Scientific classification
- Kingdom: Animalia
- Phylum: Chordata
- Class: Reptilia
- Order: Squamata
- Suborder: Serpentes
- Family: Elapidae
- Genus: Bungarus
- Species: B. lividus
- Binomial name: Bungarus lividus Cantor, 1839

= Lesser black krait =

- Genus: Bungarus
- Species: lividus
- Authority: Cantor, 1839
- Conservation status: LC

Species of snake

The lesser black krait (Bungarus lividus) is a species of venomous elapid snake found in India, Bangladesh, and Nepal.
The specific epithet is after Latin lividus, meaning "bluish metal-colored" or "lead-colored", referring to the snake's coloration.

==Description==
The lesser black krait is a rather small snake.
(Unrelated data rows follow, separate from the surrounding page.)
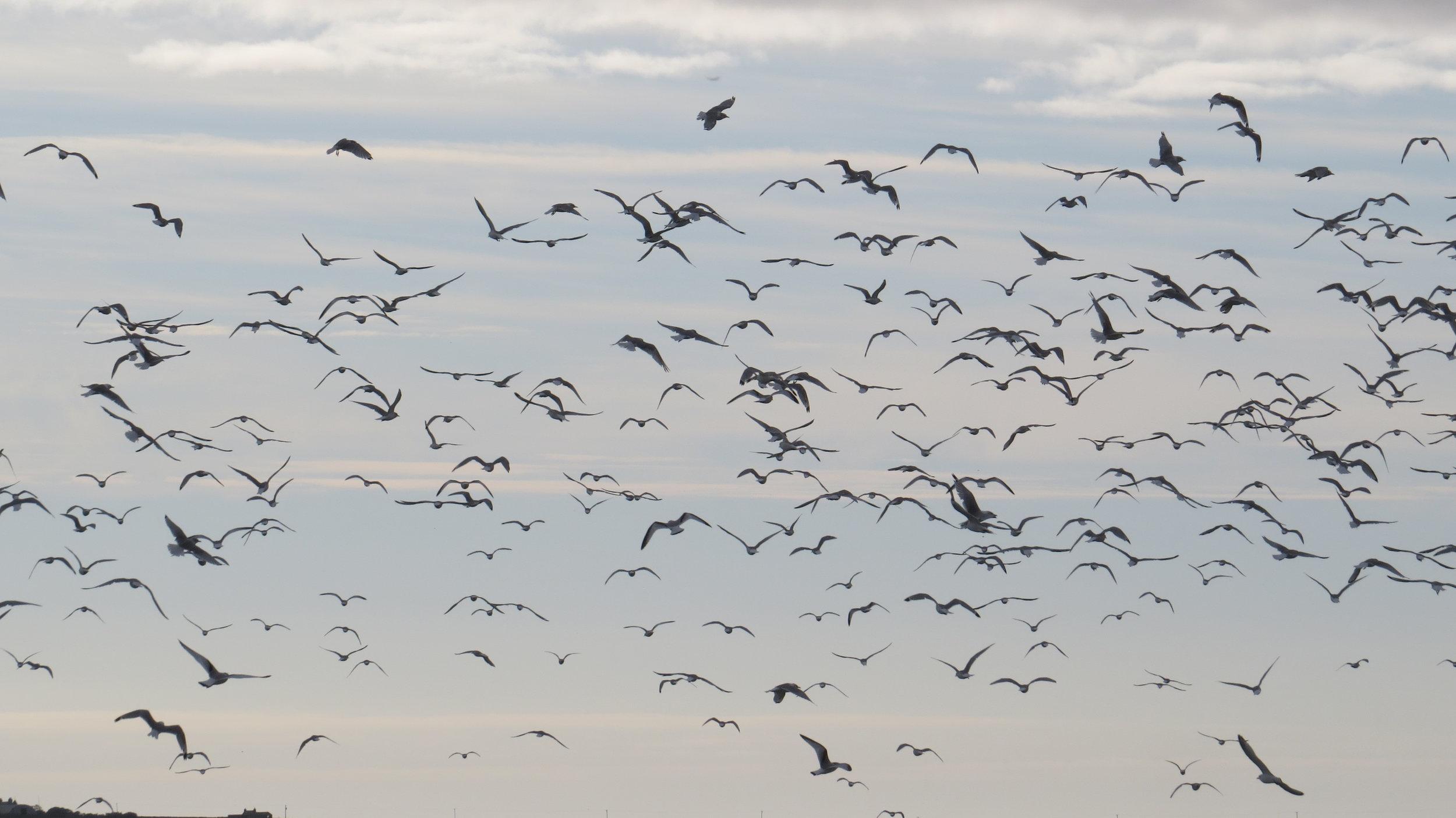 Gull's Everywhere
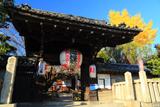 安祥院 山門と銀杏黄葉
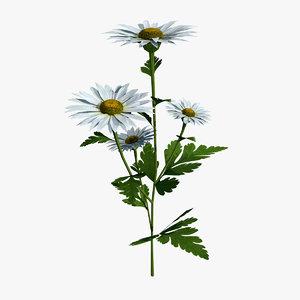 chamomile flower 3d model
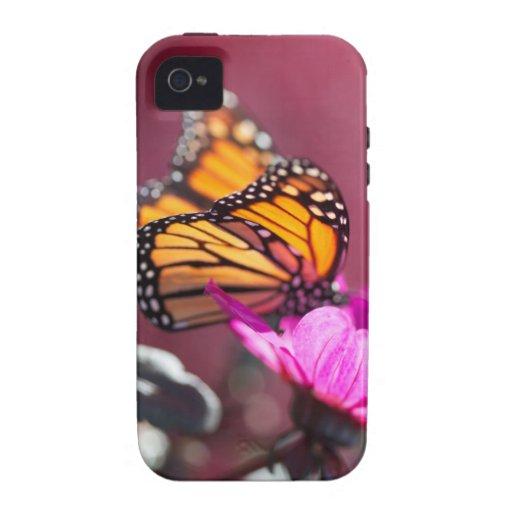 Caso duro del iPhone 4/4S de la mariposa de monarc iPhone 4/4S Funda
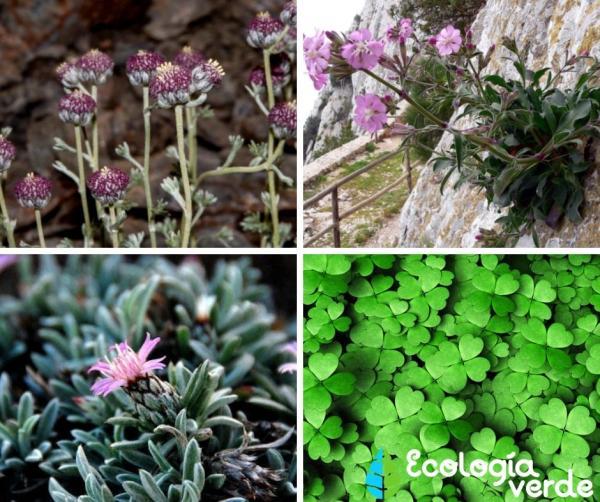 +20 plantas en peligro de extinción y sus causas - Ejemplos de plantas en peligro de extinción en España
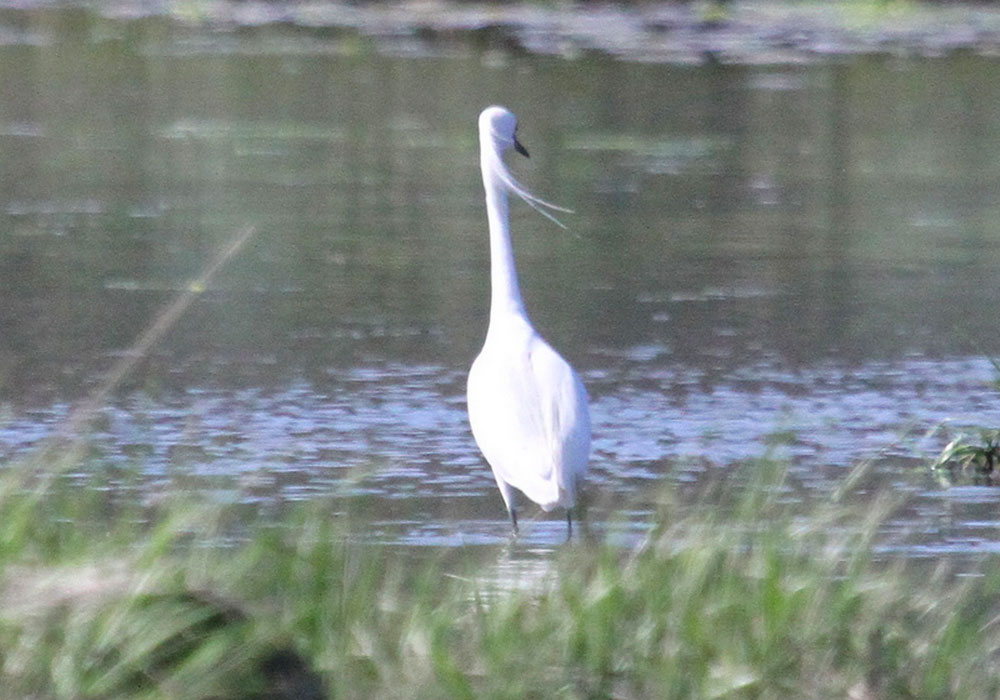 Unusual egret at Cockle Cove in Chatham, MA, 16 May 2013. Photo copyright Mary Keleher, used by permission. Clicking the photo links to the original on Flickr.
The body (dorsum) is smooth and black to bluish-black in colour. The upper lip is white. The ventrals are white with grey edges.
The eyes are small, black with round pupils. Eyes are positioned more towards the snout.
The scales are arranged in 15 dorsal rows (15:15:15). The mid-dorsal (vertebral) scales are only slightly enlarged than the other rows. Anal and subcaudal scales are undivided. 7 supralabials (3rd and 4th touches eye), 7 infralabials (3rd touches anterior genial); Temporals 1+2; Postocular 2.
==Distribution==
India(North Bengal, Northeast India), Bangladesh, Nepal

Type locality: Assam, India

==Ecology==
===Feeding===
The krait is primarily ophiophagous, meaning it preys on other snakes.